ESPN conducted 1,000 testing sessions comprising 2,700 lab hours over a five-day period, comparing the responses to traditional 2D television with 3D. Five different brands of 3DTV sets were used, and three display types: Plasma, LCD and a DLP. Some subjects watched a full game, half in 2D and half in 3D. Others watched three full games in a single day, exposing them to 3D viewing for 4.5 hours. Still others watched just one full game in 3D daily for each of the five days.
Among other results, ESPN found that cued recall of ads increased from 68 percent in 2D to 83 percent in 3D. Purchase intent went from 49 to 83 percent. Ad “liking” went from 67 to 83 percent. Just four ads appeared in the 3D World Cup coverage, Varan said, and only two were comparable in both 2D and 3D, so those were used. One was from Gillette; the other, from “Toy Story 3.” The 3D ads were considered more effective, “all things being equal.”
The programming itself also receiver higher marks in 3D than 2D. “Enjoyment” increased from 65 to 70 percent; “involvement,” from 67 to 70 percent; and “presence,” from 42 to 69 percent. Other key findings included:
-- Response was more favorable to native 3D than converted 3D.

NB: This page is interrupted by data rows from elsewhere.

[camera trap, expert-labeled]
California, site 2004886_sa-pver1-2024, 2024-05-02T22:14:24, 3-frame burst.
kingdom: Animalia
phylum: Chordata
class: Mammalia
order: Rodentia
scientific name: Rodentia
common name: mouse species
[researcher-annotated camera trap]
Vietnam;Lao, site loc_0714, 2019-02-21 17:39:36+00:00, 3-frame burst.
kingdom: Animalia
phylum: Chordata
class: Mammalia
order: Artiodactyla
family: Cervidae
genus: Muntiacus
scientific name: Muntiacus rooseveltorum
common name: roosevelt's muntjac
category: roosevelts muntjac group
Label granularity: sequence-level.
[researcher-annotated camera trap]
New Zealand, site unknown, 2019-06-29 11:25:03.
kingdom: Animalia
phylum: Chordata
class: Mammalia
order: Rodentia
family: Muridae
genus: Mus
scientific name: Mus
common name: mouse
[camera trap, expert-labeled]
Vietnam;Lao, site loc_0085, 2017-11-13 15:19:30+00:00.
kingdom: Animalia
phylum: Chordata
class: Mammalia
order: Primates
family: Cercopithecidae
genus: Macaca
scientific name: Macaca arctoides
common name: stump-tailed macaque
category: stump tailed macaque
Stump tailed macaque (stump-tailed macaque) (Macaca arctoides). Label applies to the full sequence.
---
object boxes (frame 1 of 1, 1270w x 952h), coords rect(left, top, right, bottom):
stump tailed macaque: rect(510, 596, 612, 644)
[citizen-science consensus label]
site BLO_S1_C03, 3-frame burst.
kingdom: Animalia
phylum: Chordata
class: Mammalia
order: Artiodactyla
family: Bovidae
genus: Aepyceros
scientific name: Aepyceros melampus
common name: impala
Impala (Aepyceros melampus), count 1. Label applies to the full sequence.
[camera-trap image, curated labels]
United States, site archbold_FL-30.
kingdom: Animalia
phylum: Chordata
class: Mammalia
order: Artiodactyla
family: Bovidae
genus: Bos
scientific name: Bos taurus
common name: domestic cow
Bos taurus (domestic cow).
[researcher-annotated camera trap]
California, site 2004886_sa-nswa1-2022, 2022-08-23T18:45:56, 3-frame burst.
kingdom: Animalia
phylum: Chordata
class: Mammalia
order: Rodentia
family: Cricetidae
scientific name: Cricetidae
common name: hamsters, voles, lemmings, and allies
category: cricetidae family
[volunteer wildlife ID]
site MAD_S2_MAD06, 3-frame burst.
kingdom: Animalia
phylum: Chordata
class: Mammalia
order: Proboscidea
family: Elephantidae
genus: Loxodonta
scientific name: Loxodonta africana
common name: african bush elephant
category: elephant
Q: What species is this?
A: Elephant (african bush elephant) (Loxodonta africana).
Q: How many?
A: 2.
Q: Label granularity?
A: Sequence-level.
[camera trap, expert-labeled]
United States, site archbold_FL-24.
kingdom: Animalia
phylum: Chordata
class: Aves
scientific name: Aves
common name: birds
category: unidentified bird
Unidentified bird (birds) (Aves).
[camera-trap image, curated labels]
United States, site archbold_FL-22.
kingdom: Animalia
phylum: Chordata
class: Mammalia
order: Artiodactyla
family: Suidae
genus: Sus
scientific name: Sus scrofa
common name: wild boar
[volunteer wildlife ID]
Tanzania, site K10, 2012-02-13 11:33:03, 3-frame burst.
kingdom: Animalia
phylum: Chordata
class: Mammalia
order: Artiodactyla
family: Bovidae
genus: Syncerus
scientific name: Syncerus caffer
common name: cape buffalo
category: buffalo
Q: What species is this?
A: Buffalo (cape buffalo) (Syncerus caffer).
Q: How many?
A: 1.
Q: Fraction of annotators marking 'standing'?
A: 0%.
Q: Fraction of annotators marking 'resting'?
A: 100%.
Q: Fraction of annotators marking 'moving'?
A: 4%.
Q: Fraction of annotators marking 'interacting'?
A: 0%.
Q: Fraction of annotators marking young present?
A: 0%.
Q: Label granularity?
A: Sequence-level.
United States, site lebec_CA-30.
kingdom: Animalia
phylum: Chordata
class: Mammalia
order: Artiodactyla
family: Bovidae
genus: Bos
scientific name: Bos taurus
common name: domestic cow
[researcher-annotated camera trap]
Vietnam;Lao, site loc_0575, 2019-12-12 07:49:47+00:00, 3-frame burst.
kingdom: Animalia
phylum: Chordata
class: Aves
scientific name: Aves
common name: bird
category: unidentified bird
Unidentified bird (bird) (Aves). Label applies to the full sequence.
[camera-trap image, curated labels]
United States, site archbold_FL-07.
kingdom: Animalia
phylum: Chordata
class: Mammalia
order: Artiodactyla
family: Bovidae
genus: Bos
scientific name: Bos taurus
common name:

-- There was little difference perceived in the use of passive-versus-active glasses, though the passive glasses were considered “more comfortable and less distracting.”
-- No adverse effect on depth perception (stereopsis) was reported.
“We found no statistically significant adverse effects for stereopsis over a five-day period,” Varan said, though eyestrain and headaches were reported. These improved over time, indicating a tendency toward acclimation. Varan stressed that this was true over the course of five days rather than for those who watched 4.5 hours of 3D. That group reported a rise in headaches and eyestrain, both of which were relieved by taking breaks, he said.
ESPN revealed the results of its research in New York today, amid reports that the 3D channel was in financial jeopardy and in danger of being pulled. ESPN’s Bryan Burns told TVB otherwise on Tuesday (“Reports of ESPN’s Demise are Premature”), and reiterated same today.
“We have affiliate deals that go beyond June 2011,” he said, when Sony’s sole sponsorship of ESPN 3D is set to end. “We have revenue and income coming in from the advertising and affiliate side.”